Balance Exercises - Exercise for Older Adults
Four types of exercise are important for staying healthy and independent: strength exercises, balance exercises, stretching exercises, and endurance exercises.
Balance exercises build leg muscles and help prevent falls. Each year, U.S. hospitals have 300,000 admissions for broken hips, and falling is often the cause of those fractures. Balance exercises can help you stay independent by helping you avoid disabilities that may result from falling.
There is a lot of overlap between strength and balance exercises. Lower body exercises for strength also help balance.
Safety Tips
- Hold onto a table or chair for balance with only one hand. As you progress, try holding on with only one fingertip.
- Next, try the following exercises without holding on at all. Ask someone to watch you the first few times in case you lose your balance.
- If you are very steady on your feet, move on to doing the exercises using no hands, with your eyes closed. Have someone stand close by if you are unsteady.
Side Leg Raises strengthen muscles at sides of hips and thighs. Strengthening these muscles is important for good balance.

- Stand straight, directly behind table or chair, feet slightly apart.
- Hold table or chair for balance.
- Slowly lift one leg to side, 6 to 12 inches out to the side. Keep your back and both legs straight. Don't point your toes downward -- keep them facing forward. Hold position.
- 4. Slowly lower leg. Repeat with other leg.

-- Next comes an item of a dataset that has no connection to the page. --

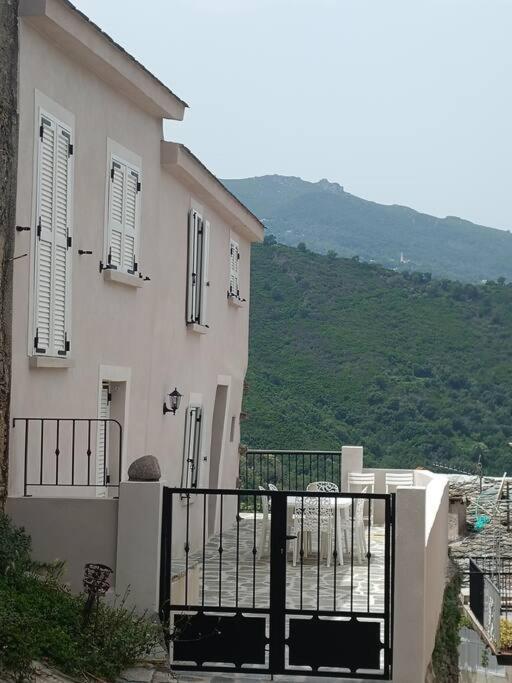 Maison De Charme Proche Bastia Prunelli-di-Casacconi Exterior foto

- Keep back and knees straight throughout exercise.
- Alternate legs until you repeat exercise 8 to 15 times with each leg.

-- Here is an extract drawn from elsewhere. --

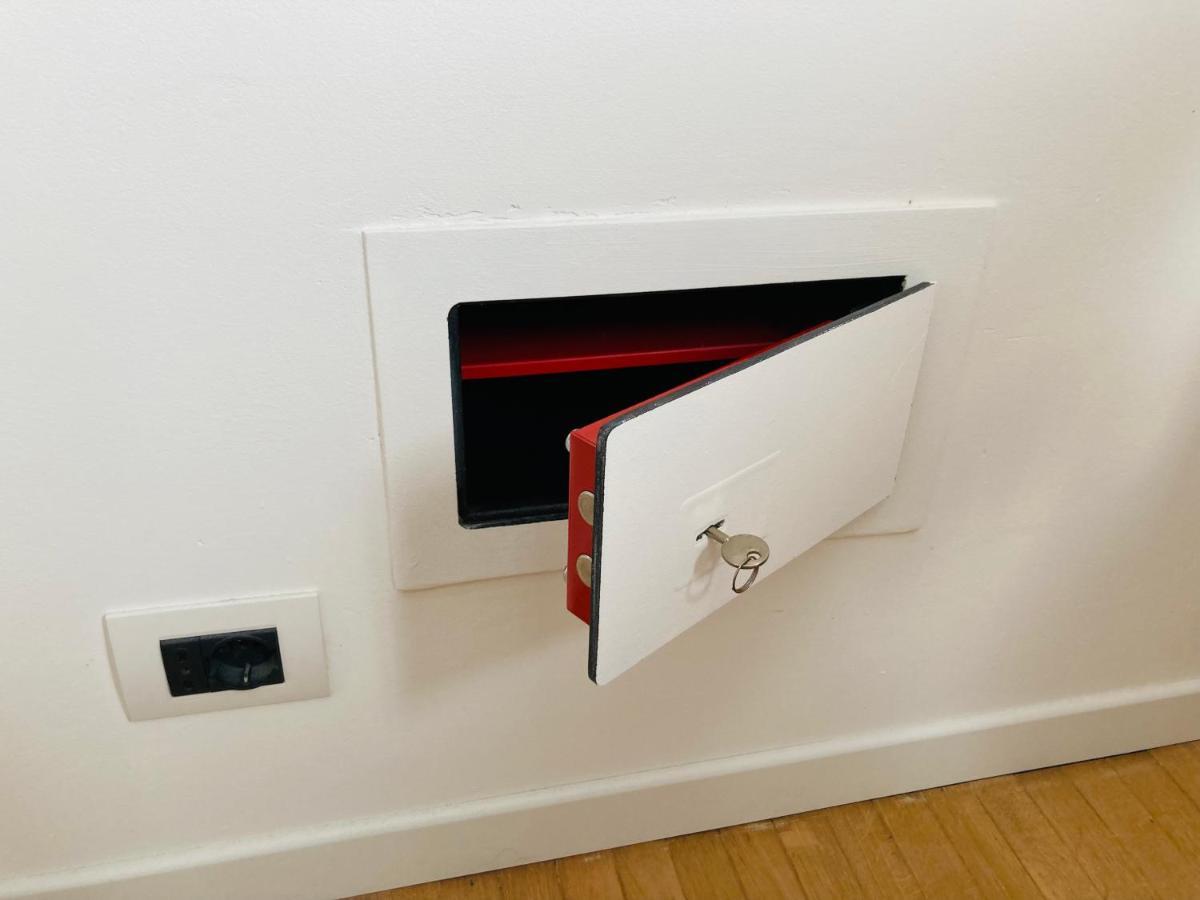 Bilocale_Torino_Deluxe Lägenhet Exteriör bild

- Rest. Do another set of 8 to 15 alternating repetitions.
Hip Flexion strengthens thigh and hip muscles. Strengthening these muscles is important for good balance. Use ankle weights if you are ready.

- Stand straight; hold onto a table or chair for balance.

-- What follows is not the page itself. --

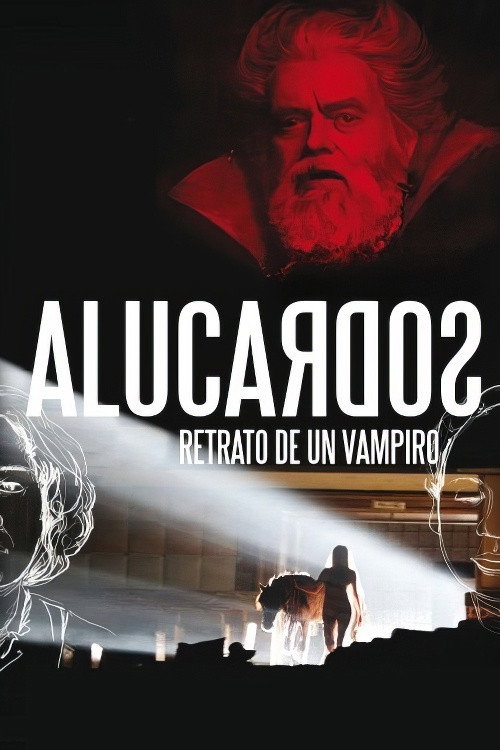 Alucardos, Retrato de un vampiro poster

- Slowly bend one knee toward chest, without bending waist or hips.
- Hold position for 1 second.
- Slowly lower leg all the way down. Pause.
- Repeat with other leg.
- Alternate legs until you have done 8 to 15 repetitions with each leg.
- Rest; then do another set of 8 to 15 alternating repetitions.
- Add modifications as you progress.
Hip Extension strengthens buttock and lower-back muscles. Strengthening these muscles is important for good balance. Use ankle weights if you are ready.

- Stand 12 to 18 inches from a table or chair, feet slightly apart.
- Bend forward at hips at about 45-degree angle; hold onto a table or chair for balance.
- Slowly lift one leg straight backwards without bending your knee, pointing your toes, or bending your upper body any farther forward.
- Hold position for 1 second.
- Slowly lower leg. Pause.
- Repeat with other leg.
- Alternate legs until you have done 8 to 15 repetitions with each leg.
- Rest; then do another set of 8 to 15 alternating repetitions.
- Add modifications as you progress.
Anytime-Anywhere exercises improve your balance. You can do them almost anytime, anywhere, and as often as you like, as long as you have something sturdy nearby to hold onto if you become unsteady.

- Walk heel-to-toe. Position your heel just in front of the toes of the opposite foot each time you take a step. Your heel and toes should touch or almost touch.
- Stand on one foot (for example, while waiting in line at the grocery store or at the bus stop). Alternate feet.
- Stand up and sit down without using your hands.
To check your progress:
- Time yourself as you stand on one foot, without support, for as long as possible.
- Stand near something sturdy to hold onto in case you lose your balance.
- Repeat the test while standing on the other foot.
- Test and record your scores each month.
How much, how often?
Don't do more than your regularly scheduled strength exercise sessions to incorporate these balance modifications -- remember, it can do more harm than good to do strength exercises too often. Simply do your strength exercises and incorporate these balance techniques as you progress.